◆ **Work task**: Make an exact copy of the records, and keep the pictures out of it.

↓↓↓

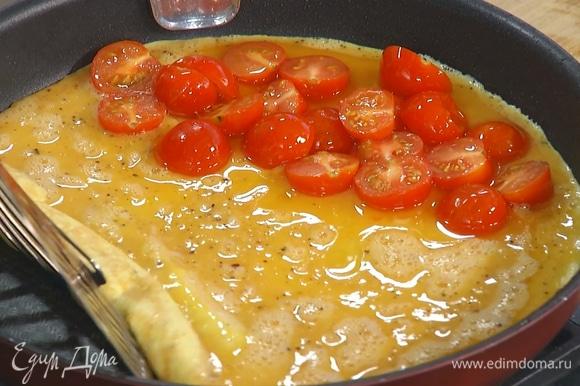Влить яичную смесь в сковороду и прогревать на среднем огне. Когда омлет схватится по краям, на одну его половину выложить припущенные помидоры, накрыть второй половиной и жарить до готовности.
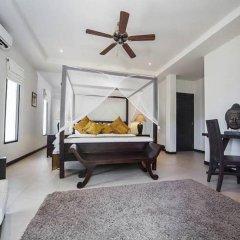 Отель Villa Ploi Attitaya 6 Bed 2 Storey Villa Near Nai Harn Beach Таиланд, Равай - отзывы, цены и фото номеров - забронировать отель Villa Ploi Attitaya 6 Bed 2 Storey Villa Near Nai Harn Beach онлайн комната для гостей фото 3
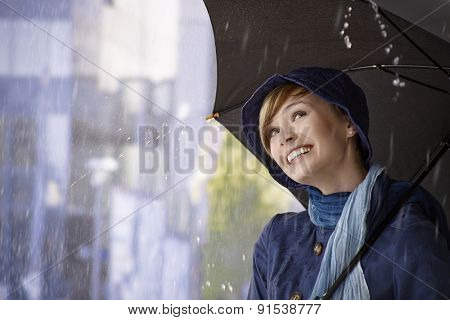 Portrait of beautiful young woman holding umbrella in rain, looking up, smiling.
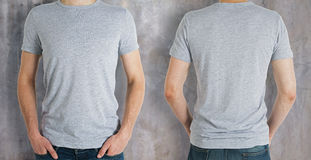 Man wearing grey shirt. Man wearing empty grey shirt on concrete background. Front and rear view. Shopping concept. Mock up Royalty Free Stock Photos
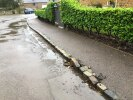 Dislodged cobble kerbs outside Willow House on Weedon Road in Farthingstone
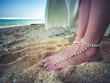 Closeup Decorated Bridal Foots of Beautiful bride at beach, Bali.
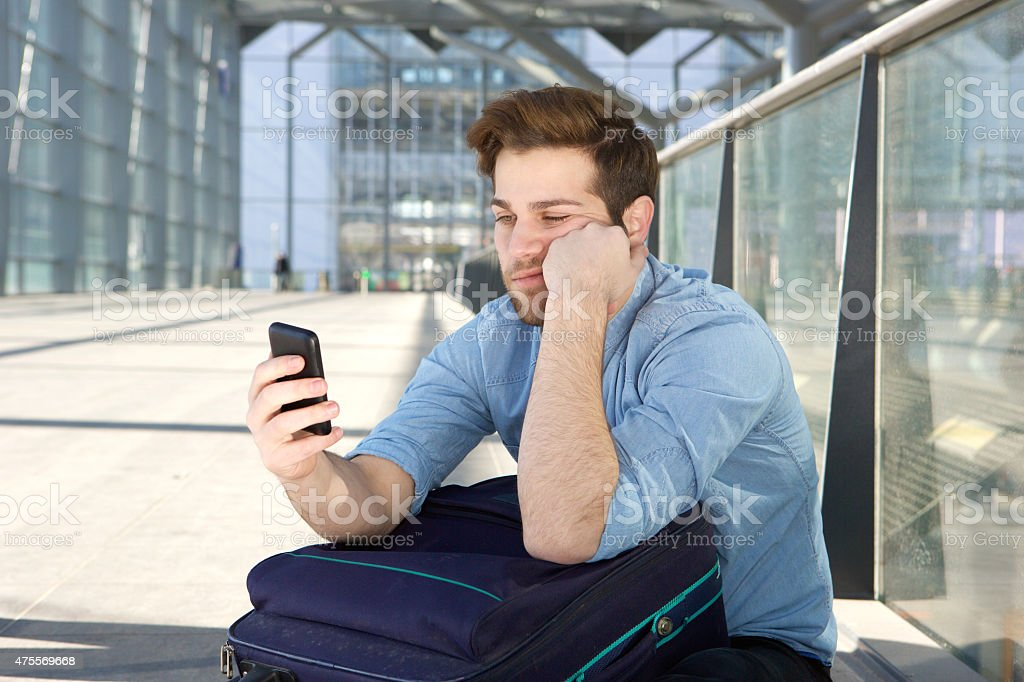 Man waiting at airport with bored expression on face stock photo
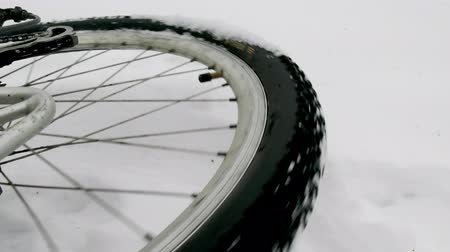 On this video you can see a bicycle wheel. Close up of a wheel of the bicycle. The bicycle in the winter wood lies on one side. Dostupné videozáznamy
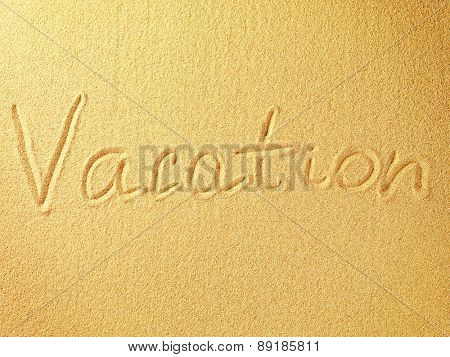 The word Vacation is written on a sand background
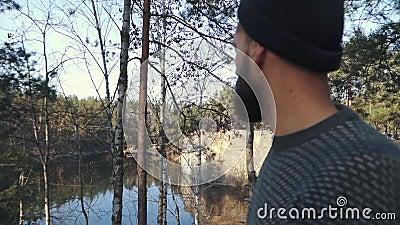 Бородатый человек в лесе смотря далеко вперед Человек с положением оси на скале сток-видео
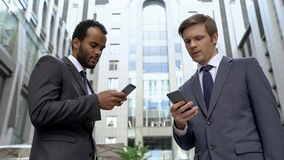 Coworkers exchanging contacts on smartphones profitable acquaintance, social app. Stock photo stock photos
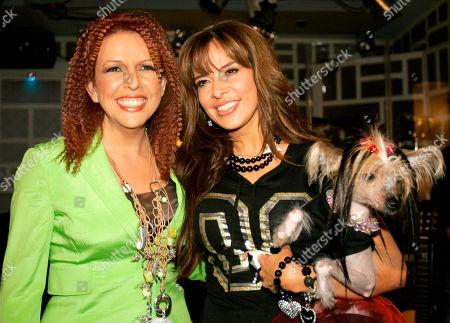 Gloria Trevi, Albita, left, and Gloria Trevi, of Mexico, pose with Albita's mascot 'La China' after the recording of the La Descarga Con Albita' hispanic television show in Miami
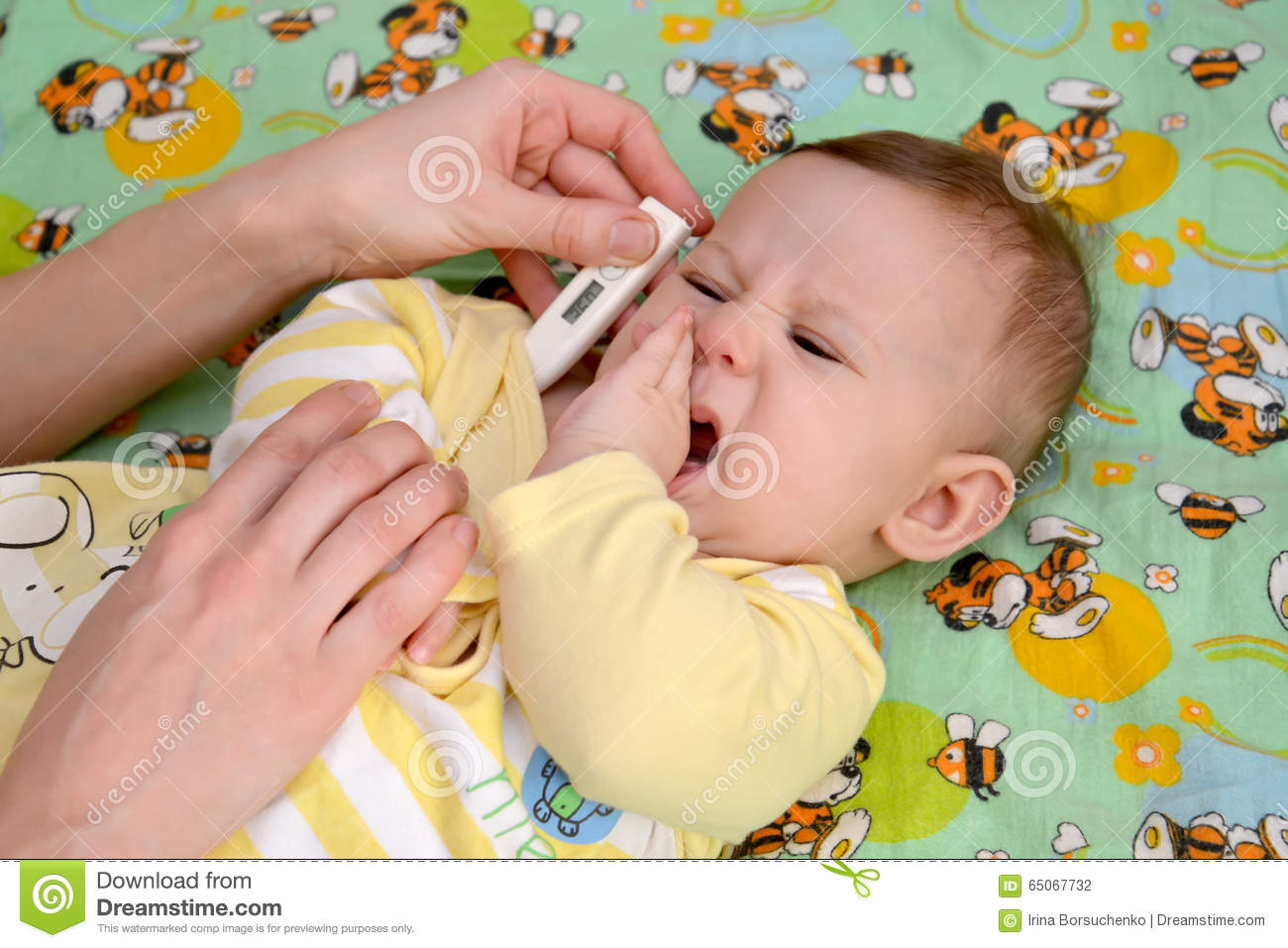 Measurement of temperature to the sick crying baby the electronic thermometer
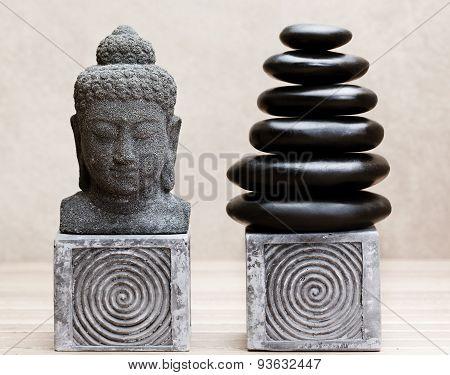 buddha statue beside pile of basalt massage stones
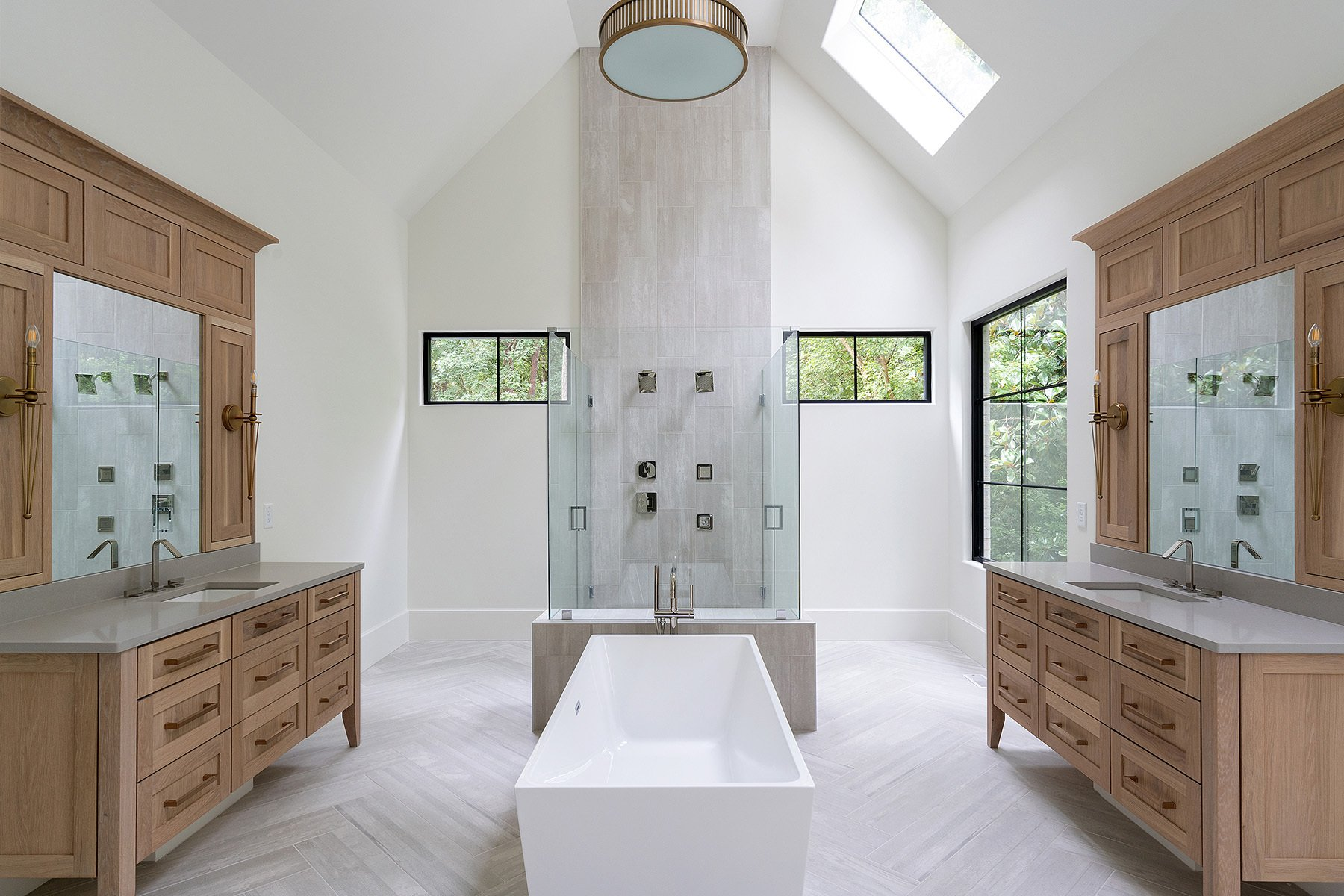 Bathroom vaulted ceiling with skylights. Modern design.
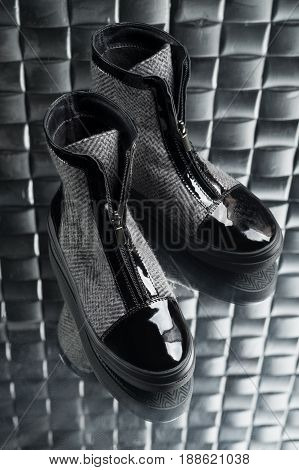 boots for women with zipper on the glass floor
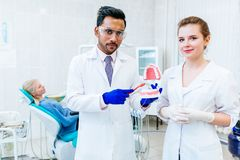 Two Dentist showing jaw model in clinic. Dentist with patient showing jaw model in clinic Royalty Free Stock Photo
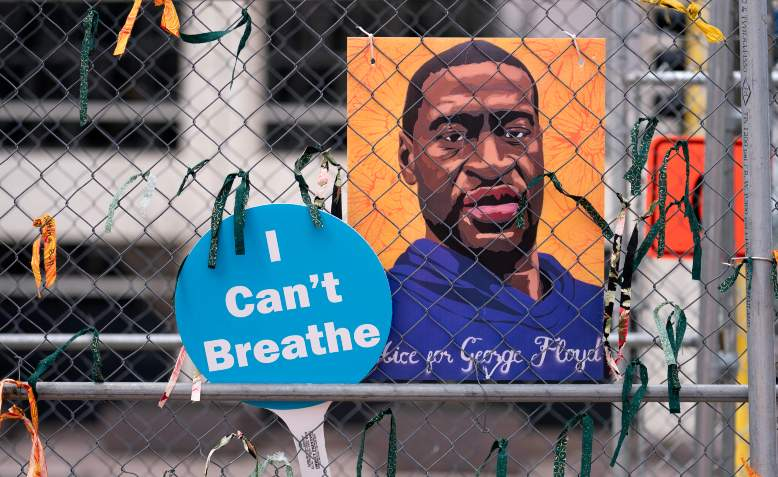Signs that read 'I Can't Breathe' and 'Justice For George Floyd' attached to the security fencing surrounding the Hennepin County Government Center in Minneapolis, Minnesota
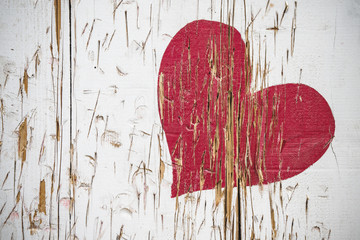 Red heart scratched in wood in red color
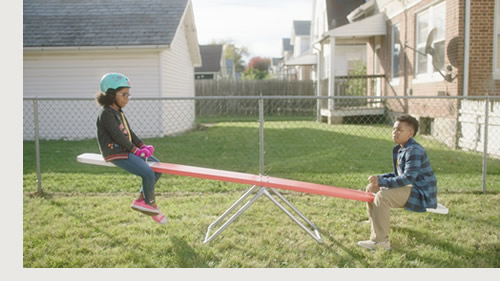 Children on teeter-totter.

↑↑↑

◆ **Reply to the exercise**:
Влить яичную смесь в сковороду и прогревать на среднем огне. Когда омлет схватится по краям, на одну его половину выложить припущенные помидоры, накрыть второй половиной и жарить до готовности.
 Отель Villa Ploi Attitaya 6 Bed 2 Storey Villa Near Nai Harn Beach Таиланд, Равай - отзывы, цены и фото номеров - забронировать отель Villa Ploi Attitaya 6 Bed 2 Storey Villa Near Nai Harn Beach онлайн комната для гостей фото 3
 Portrait of beautiful young woman holding umbrella in rain, looking up, smiling.
 Man wearing grey shirt. Man wearing empty grey shirt on concrete background. Front and rear view. Shopping concept. Mock up Royalty Free Stock Photos
 Dislodged cobble kerbs outside Willow House on Weedon Road in Farthingstone
 Closeup Decorated Bridal Foots of Beautiful bride at beach, Bali.
 Man waiting at airport with bored expression on face stock photo
 On this video you can see a bicycle wheel. Close up of a wheel of the bicycle. The bicycle in the winter wood lies on one side. Dostupné videozáznamy
 The word Vacation is written on a sand background
 Бородатый человек в лесе смотря далеко вперед Человек с положением оси на скале сток-видео
 Coworkers exchanging contacts on smartphones profitable acquaintance, social app. Stock photo stock photos
 Gloria Trevi, Albita, left, and Gloria Trevi, of Mexico, pose with Albita's mascot 'La China' after the recording of the La Descarga Con Albita' hispanic television show in Miami
 Measurement of temperature to the sick crying baby the electronic thermometer
 buddha statue beside pile of basalt massage stones
 Bathroom vaulted ceiling with skylights. Modern design.
 boots for women with zipper on the glass floor
 Two Dentist showing jaw model in clinic. Dentist with patient showing jaw model in clinic Royalty Free Stock Photo
Signs that read 'I Can't Breathe' and 'Justice For George Floyd' attached to the security fencing surrounding the Hennepin County Government Center in Minneapolis, Minnesota
 Red heart scratched in wood in red color
 Children on teeter-totter.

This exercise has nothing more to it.